The grand life-plan was failing to materialize from amongst the routines, with every fresh pay packet enshrining what his parents had repeatedly assured him. That platitude, ‘lifes not all fun, you know’ so ubiquitous during childhood that he had become averse to its implications, now hung heavy over every day. It mocked him in his yawning reflection as he rode the bus to work and emanated from the white spaces of the note that the senior safety advisor had fastened next to the rota, which read:

“NOT SHUTTING FIRE DOORS MAY SEEM TRIVIAL TO YOU, BUT IN AN EMERGENCY IS THE DIFFERENCE BETWEEN LIFE AND DEATH. REMAIN VIGILENT AT ALL TIMES THANKS, SIMON”

Then as he tried to exploit one of the few privileges he felt he was owed, of finding shapes amongst the clouds on the bus home, that same message smirked at his inability to determine the whale that the couple in front of him laughingly identified from a white blob.

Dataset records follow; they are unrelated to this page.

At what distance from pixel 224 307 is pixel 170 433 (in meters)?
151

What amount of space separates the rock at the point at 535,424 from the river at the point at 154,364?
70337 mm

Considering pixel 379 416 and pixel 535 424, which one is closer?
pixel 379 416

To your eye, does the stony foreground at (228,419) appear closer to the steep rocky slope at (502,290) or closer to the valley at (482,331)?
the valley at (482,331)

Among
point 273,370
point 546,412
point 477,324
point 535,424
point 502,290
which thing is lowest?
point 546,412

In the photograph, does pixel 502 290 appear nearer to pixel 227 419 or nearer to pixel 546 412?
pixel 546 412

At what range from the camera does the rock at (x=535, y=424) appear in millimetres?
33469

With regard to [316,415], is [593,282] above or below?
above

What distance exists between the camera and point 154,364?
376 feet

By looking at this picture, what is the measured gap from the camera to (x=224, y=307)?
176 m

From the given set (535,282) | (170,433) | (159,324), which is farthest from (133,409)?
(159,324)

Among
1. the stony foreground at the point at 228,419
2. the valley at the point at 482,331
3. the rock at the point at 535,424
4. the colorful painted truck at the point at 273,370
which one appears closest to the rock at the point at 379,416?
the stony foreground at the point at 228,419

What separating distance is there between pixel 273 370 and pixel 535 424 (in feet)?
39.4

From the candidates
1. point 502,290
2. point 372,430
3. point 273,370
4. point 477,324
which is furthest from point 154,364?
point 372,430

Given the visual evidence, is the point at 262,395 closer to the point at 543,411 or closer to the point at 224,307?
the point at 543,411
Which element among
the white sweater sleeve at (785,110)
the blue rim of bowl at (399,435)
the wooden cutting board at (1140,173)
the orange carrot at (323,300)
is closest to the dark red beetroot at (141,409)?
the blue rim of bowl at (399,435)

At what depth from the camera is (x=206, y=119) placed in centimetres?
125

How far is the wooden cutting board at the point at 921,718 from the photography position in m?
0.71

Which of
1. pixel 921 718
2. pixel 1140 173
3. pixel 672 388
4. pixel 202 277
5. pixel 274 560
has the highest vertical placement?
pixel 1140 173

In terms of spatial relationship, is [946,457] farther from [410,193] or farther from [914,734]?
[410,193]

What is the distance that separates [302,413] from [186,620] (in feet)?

Nonetheless he maintained an understanding that he had been given a weekly allowance of ‘moments’, which would enter his account conveniently at its point of exasperation, the zenith of tedium, and then just as quickly evaporate. This week it involved drowsily walking out into the garden behind his house, which oversaw the town built up in the valley, in the early hours of the morning for a smoke. From this point he felt consumed by the vapour in the air, and beneath his feet sensed the ground becoming dewy in preparation of the mornings activity. As the ash eat the length of the cigarette and the smoke spiralled around him, he came to think of it as a fuse that would detonate the day’s regularity. So he looked down across the valleys suburban streets, arranged in orderly formation like a rather harmless militaries parade, with cars in garages awaiting ignition and leaves creeping across immaculate lawns in the breeze. Watching, he then began to distinguish the steady advance of one vehicle along the lifeless avenue. With the ash nearing the butt he realised it was a milkman on his rounds, placing a bottle upon each doorstep with a nocturnal solemnity. The man didn’t take another puff on his cigarette, he wanted the moment to remain so, and with the cigarette symbolising what it did he could feel the heat of the impending discharge of boredom. So he watched and waited. Observing this spectre haunt the empty streets, glazed in artificial light, he was in rapture that he’d never consciously connected this poltergeists movement to the rows of glistening fresh bottles aligned each morning on the doorsteps he passed. Then with a tangible lurch, as though winded, he lost that feeling of elevation and, beginning to shudder, stubbed the cinders out beneath his heel and walked back shivering into the house.